There are many parallels between Josh Ioane and Lima Sopoaga.
Both played their provincial rugby outside of Dunedin but were lured south to join the Highlanders in Super Rugby. Both initially struggled at the provincial level but looked significantly more accomplished once they had on the blue and gold jersey. Both were also called into the All Blacks squad for the first time in the year of a Rugby World Cup.
Four years ago, to the day, the All Blacks travelled to Ellis Park to take on South Africa for the 2nd round of the Rugby Championship.
As far as test matches go, you’d be hard pressed to find a more challenging game than the Springboks in Johannesburg – it was the perfect build-up for the Rugby World Cup.
Despite that being one of the toughest matches in the calendar, however, Steve Hansen and his fellow selectors weren’t afraid to throw out a couple of debutants.
Sopoaga and Hurricanes lock James Broadhurst played their first matches for the All Blacks in that game, and both emerged relatively unscathed.
Sopoaga, in particular, put in a performance that far defied his lack of international experience – he looked like he belonged in the All Blacks 10 jersey.
This weekend, New Zealand will once again be facing off against their old foes but this time they get to play their World Cup warm-up match in front of a sold-out Westpac Stadium in Wellington. It’s a tough challenge, there’s no doubt about it, but perhaps it’s not quite as scary a prospect as the Springboks at Ellis Park.
Once again, New Zealand have an uncapped first five in their squad in the form of Ioane, but this time Hansen won’t be blooding any newbies.
Instead, the selectors have opted to play Richie Mo’unga in the 10 jersey for what will be just his third start, with Beauden Barrett shifting back to fullback.

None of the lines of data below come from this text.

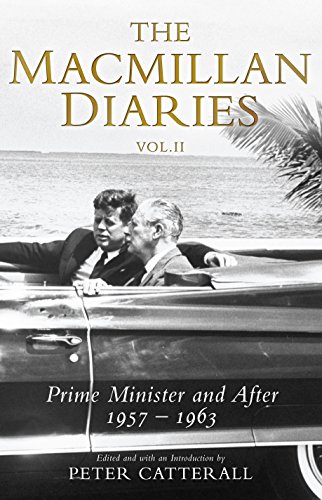 Stock image for The Macmillan Diaries Vol II: Prime Minister and After: 1957-1966 for sale by WorldofBooks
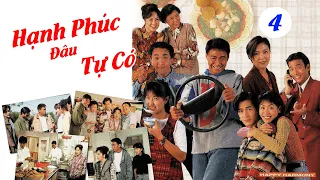 Hạnh Phúc Đâu Tự Có tập 4 | Cổ Thiên Lạc, Tuyên Huyên, Doãn Dương Minh | TVB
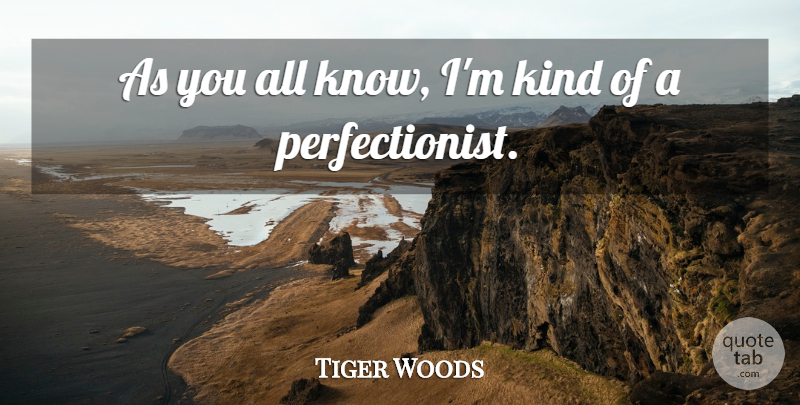 Tiger Woods Quote About Perfection, Excellence, Kind: As You All Know Im...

Some punters may be asking why Hansen isn’t willing to give Ioane a shot, like he did with Sopoaga four years earlier.
Ioane is clearly the third-ranked first five in New Zealand at the moment. Damian McKenzie held that mantle until he was cut down by injury during Super Rugby whilst others who started the season with more experience than Ioane failed to assert themselves.
Should Beauden Barrett or Richie Mo’unga go down then it will be Ioane who is called onto the reserves bench in what could be a World Cup knockout match.
Still, Hansen and co have resisted throwing Ioane into the deep end, and the short of it is that he’s simply not ready.
“We all know if Damien McKenzie were here, Josh wouldn’t be,” Hansen said of Ioane this week.
“We’re now having to take a different path with Josh and make sure we take our time with him. If you rush somebody that’s not quite ready, you take the risk of destroying their confidence.
“We’ve just got to get him ready and spend lots of time with him, and him with us.”
The biggest difference between the Sopoaga and Ioane situations is that Sopoaga had been knocking on the All Blacks door for some time before he was finally selected.
When Sopoaga made the All Blacks for the first time, he was included in the squad alongside Barrett, Dan Carter and Colin Slade – who had all spent plenty of time in the All Blacks already. Aaron Cruden would have also been in the equation were he not injured. New Zealand evidently weren’t short of first fives.
Sopoaga was already into his fifth season of Super Rugby in 2015 and had just guided the Highlanders to a championship title, so it was really a case of giving some game time to a guy who had been doing everything right at the level below.
Things are completely different in Ioane’s case. 2019 marked the young Aucklander’s second season of Super Rugby and although it would be unfair to say he’s not talented, he’s made it into the squad on the back of a lack of any other options.
Whilst Sopoaga was banging on the door back in 2015, the door has been blown off its hinges by natural forces in 2019 and Ioane has been able to walk on in without any obstacles.
Still, as the third choice first five, Ioane is going to need to get some match experience at some point.
“Every day that he’s in our environment is a learning day for him,” said Hansen.
“If the opportunity comes about that we need him, if we want to take three first fives to the World Cup, he’s going to be comfortable in his own skin and comfortable enough in the environment to be able to at some point bring him on the park.”
The All Blacks may be running out of time to get Josh Ioane up to speed for the World Cup, but there’s no point in throwing the man to the sharks. Many a talented player has had his international prospects ruined by being elevated too early and losing confidence.
The more time Ioane spends in the All Blacks environment, the more confident he’ll be when he first takes the field in the silver fern. Perhaps, then, we will see Ioane retained in the squad for the upcoming Bledisloe series against Australia.
As is Hansen’s way, he turned to his favourite racehorse metaphor to summarise where Ioane is at right now: “He’s a two-year-old and he’s not ready to race against four-year-olds.”